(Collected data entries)
——

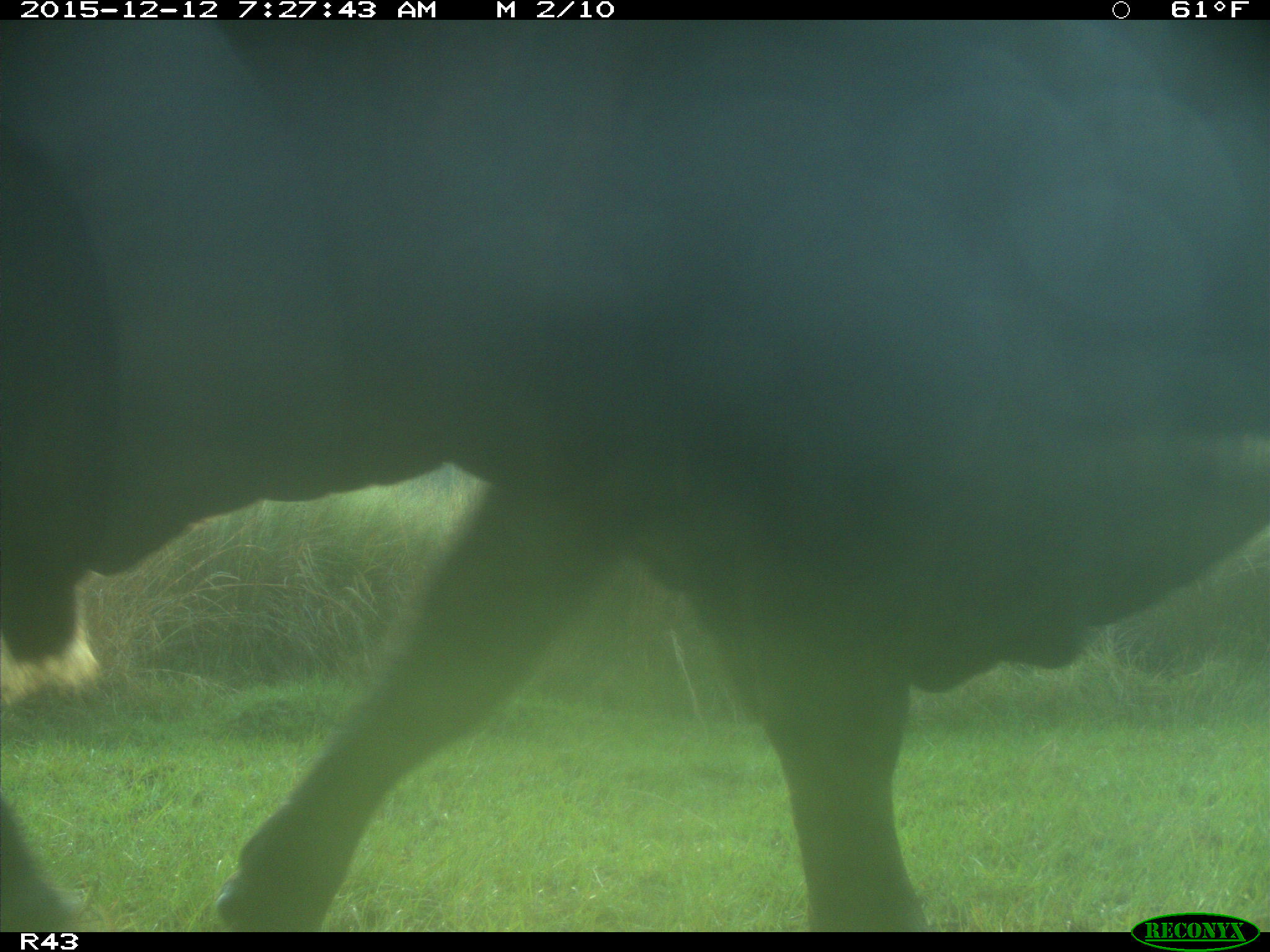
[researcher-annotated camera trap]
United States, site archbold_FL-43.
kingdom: Animalia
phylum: Chordata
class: Mammalia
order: Artiodactyla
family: Bovidae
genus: Bos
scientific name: Bos taurus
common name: domestic cow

——

* **WHAT IS EXPECTED**
Hand over the entries again, exactly as written and without the pictures.

* **ANSWER TO THIS EXERCISE**
[researcher-annotated camera trap]
United States, site archbold_FL-43.
kingdom: Animalia
phylum: Chordata
class: Mammalia
order: Artiodactyla
family: Bovidae
genus: Bos
scientific name: Bos taurus
common name: domestic cow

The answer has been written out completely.